А конституционно каждая из остальных 14 республик была равна России. К этому надо добавить и еще одну несправедливость: в нерусских республиках были свои собственные «национальные» коммунистические партии, хотя и подчиненные КПСС, в то время как в России этого никогда не было. Это не имело значения до тех пор, пока Россия доминировала в советской политике, как оно и было на протяжении большей части советской истории: СССР фактически был царской Российской империей под новым большевистским руководством. До этнического возрождения в 1980-х гг. русские мало обращали внимания на какие-либо различия между Россией и Советским Союзом.
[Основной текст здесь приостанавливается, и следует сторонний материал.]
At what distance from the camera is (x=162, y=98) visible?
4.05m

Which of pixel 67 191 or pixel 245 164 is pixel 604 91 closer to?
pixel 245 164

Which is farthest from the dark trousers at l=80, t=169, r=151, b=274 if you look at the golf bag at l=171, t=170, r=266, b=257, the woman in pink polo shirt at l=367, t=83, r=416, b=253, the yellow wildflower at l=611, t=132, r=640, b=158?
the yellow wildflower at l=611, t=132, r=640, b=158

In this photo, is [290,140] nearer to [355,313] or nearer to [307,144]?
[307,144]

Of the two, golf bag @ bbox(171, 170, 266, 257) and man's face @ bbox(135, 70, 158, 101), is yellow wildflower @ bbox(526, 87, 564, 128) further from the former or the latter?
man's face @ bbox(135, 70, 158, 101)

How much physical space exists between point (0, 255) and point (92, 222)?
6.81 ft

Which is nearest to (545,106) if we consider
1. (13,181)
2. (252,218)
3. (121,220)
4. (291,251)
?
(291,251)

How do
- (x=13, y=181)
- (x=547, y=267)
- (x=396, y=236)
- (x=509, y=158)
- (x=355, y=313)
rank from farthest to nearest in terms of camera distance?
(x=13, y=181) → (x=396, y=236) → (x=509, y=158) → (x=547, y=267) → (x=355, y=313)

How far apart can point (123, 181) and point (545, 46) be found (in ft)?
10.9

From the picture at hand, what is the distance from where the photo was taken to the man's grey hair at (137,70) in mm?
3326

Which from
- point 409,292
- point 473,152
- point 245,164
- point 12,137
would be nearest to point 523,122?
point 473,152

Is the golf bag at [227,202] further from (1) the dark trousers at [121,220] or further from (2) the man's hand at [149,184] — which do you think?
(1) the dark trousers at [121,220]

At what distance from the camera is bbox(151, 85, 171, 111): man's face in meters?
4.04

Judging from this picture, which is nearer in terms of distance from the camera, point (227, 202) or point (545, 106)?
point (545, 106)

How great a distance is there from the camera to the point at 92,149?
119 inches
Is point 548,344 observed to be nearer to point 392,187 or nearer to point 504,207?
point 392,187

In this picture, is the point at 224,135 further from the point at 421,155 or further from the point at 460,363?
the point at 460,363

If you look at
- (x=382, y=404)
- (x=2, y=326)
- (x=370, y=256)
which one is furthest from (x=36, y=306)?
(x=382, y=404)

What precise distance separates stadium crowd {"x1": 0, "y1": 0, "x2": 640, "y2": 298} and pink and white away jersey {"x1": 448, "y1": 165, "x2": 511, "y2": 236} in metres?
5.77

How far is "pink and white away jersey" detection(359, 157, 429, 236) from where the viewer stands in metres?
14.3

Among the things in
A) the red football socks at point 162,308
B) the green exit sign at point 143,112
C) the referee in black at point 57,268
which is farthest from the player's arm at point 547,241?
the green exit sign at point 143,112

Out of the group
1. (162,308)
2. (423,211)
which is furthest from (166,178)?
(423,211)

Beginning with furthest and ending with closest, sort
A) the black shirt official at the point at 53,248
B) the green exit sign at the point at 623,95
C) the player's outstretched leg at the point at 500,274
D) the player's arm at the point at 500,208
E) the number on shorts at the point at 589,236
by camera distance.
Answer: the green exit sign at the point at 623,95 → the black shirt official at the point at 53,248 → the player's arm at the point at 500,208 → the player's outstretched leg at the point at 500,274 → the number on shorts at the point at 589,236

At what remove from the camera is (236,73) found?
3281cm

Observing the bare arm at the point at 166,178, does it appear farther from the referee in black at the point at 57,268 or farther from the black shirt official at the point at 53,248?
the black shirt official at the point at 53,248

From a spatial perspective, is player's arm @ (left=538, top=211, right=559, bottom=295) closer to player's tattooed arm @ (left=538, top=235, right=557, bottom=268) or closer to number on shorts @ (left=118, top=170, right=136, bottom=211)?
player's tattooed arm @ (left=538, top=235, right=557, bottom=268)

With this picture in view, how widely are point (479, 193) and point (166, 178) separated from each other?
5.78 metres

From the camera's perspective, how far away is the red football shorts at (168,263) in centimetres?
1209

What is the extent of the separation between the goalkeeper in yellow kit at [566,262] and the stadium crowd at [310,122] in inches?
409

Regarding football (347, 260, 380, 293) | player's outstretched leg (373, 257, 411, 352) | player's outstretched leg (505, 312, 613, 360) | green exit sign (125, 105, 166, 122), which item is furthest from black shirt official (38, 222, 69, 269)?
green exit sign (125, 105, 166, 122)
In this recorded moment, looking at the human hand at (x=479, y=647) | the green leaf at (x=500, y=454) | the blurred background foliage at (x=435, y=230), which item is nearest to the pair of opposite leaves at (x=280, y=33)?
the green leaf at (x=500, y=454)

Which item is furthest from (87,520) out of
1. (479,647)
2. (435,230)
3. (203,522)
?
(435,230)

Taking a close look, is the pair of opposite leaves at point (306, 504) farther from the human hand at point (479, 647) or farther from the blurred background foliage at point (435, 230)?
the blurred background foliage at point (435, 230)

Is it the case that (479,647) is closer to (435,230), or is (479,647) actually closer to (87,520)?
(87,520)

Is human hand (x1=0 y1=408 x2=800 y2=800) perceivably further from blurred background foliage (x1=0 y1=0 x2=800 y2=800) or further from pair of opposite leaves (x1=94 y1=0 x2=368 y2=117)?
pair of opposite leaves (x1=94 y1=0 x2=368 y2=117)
Для Горбачева СССР также был фактически синонимом России, и его уступки национализму – как и уступки Ленина – были, по сути, тактическими: по его собственному мнению, он следовал первоначальному ленинскому принципу советской федерации[1207]
.Учитывая естественное доминирование России в союзе, национализм в ней развивался относительно медленно. Но к весне 1990 г. националистические настроения и здесь оказались на подъеме. Сторонники жесткой линии в России требовали обзавестись собственной коммунистической партией, в то время как российские либералы хотели превратить недавно созданный парламент Российской Республики в центр быстрых реформ. Таким образом, Горбачев, который предпочел бы сохранить статус-кво в отношении России, столкнулся с вызовами с обеих сторон. И самое главное заключалось в том, что все это происходило не где-то далеко за сотни километров от центра – на периферии СССР, – а прямо у его собственного порога, в Москве[1208]
.В июне 1990 г. коммунисты Российской Федерации наконец-то обзавелись собственной партией[1209]
. Эта новая Коммунистическая партия РСФСР включила в себя почти 60% от общего числа членов КПСС. 20 июня Горбачев выступил на учредительном съезде КП РСФСР. Он сделал это в двух качествах – как глава государства – президент СССР, согласно новой конституции, а также в своей старой роли лидера КПСС, куда официально входила РКП. Но конституционные тонкости уже не имели большого значения, учитывая настроения, царившие в России. Черняев был поражен тем, что его босс просидел весь пятидневный съезд, транслировавшийся в прямом эфире главным советским телевизионным каналом и полностью освещавшийся официальной газетой Верховного Совета РСФСР «Советская Россия». Действительно, он был откровенно шокирован тем, что лидер Советского Союза терпел «оплеухи от этой черни, снес прямое оскорбление от генерала Макашова», «выслушивал вопиющие глупости, не реагировал на просто дикие заявления» реакционеров, ненавидевших его. Шеварднадзе несколько дней спустя нанес ответный удар критикам, сравнив обвинения генерала Альберта Макашова, Егора Лигачева (второго секретаря ЦК КПСС) и других с «охотой на ведьм» в США во времена маккартизма. «Пришло время понять, что ни социализм, ни дружба, ни хорошие соседские отношения, ни уважение не могут быть созданы с помощью штыков, танков и крови». Эти обмены мнениями выявили трещины, открывающиеся в верхушке Советского государства[1210].Но российские сторонники жесткой линии были не единственными, кто был на подъеме. На другом фланге политического спектра российские радикальные реформаторы извлекли выгоду из растущего всплеска демократизации. 4 марта 1990 г. были проведены выборы в 1068-местный Съезд народных депутатов РCФСР. В отличие от выборов в общесоюзный съезд 1989 г., тут не было зарезервированных или заранее распределенных мест – и на этот раз демократы и либералы объединились в движение-партию под названием «Демократическая Россия». Они получили 465 мест, в то время как 417 были завоеваны коммунистами; 176 депутатов колебались между блоками. Среди депутатов был и Борис Николаевич Ельцин[1211]
.Родившийся в 1931 г. в деревне Бутка Свердловской области, Ельцин, как и Горбачев, происходил из простой семьи: его отец работал на стройке, мать была портнихой. После учебы в Уральском политехническом институте в Свердловске и карьерного роста на Свердловском домостроительном комбинате в 1968 г. он вошел в ряды партийной номенклатуры. К 1976 г. он стал первым секретарем Свердловского областного комитета партии – должность, которую он занимал почти десять лет, – и в 1981-м был избран членом Центрального Комитета КПСС.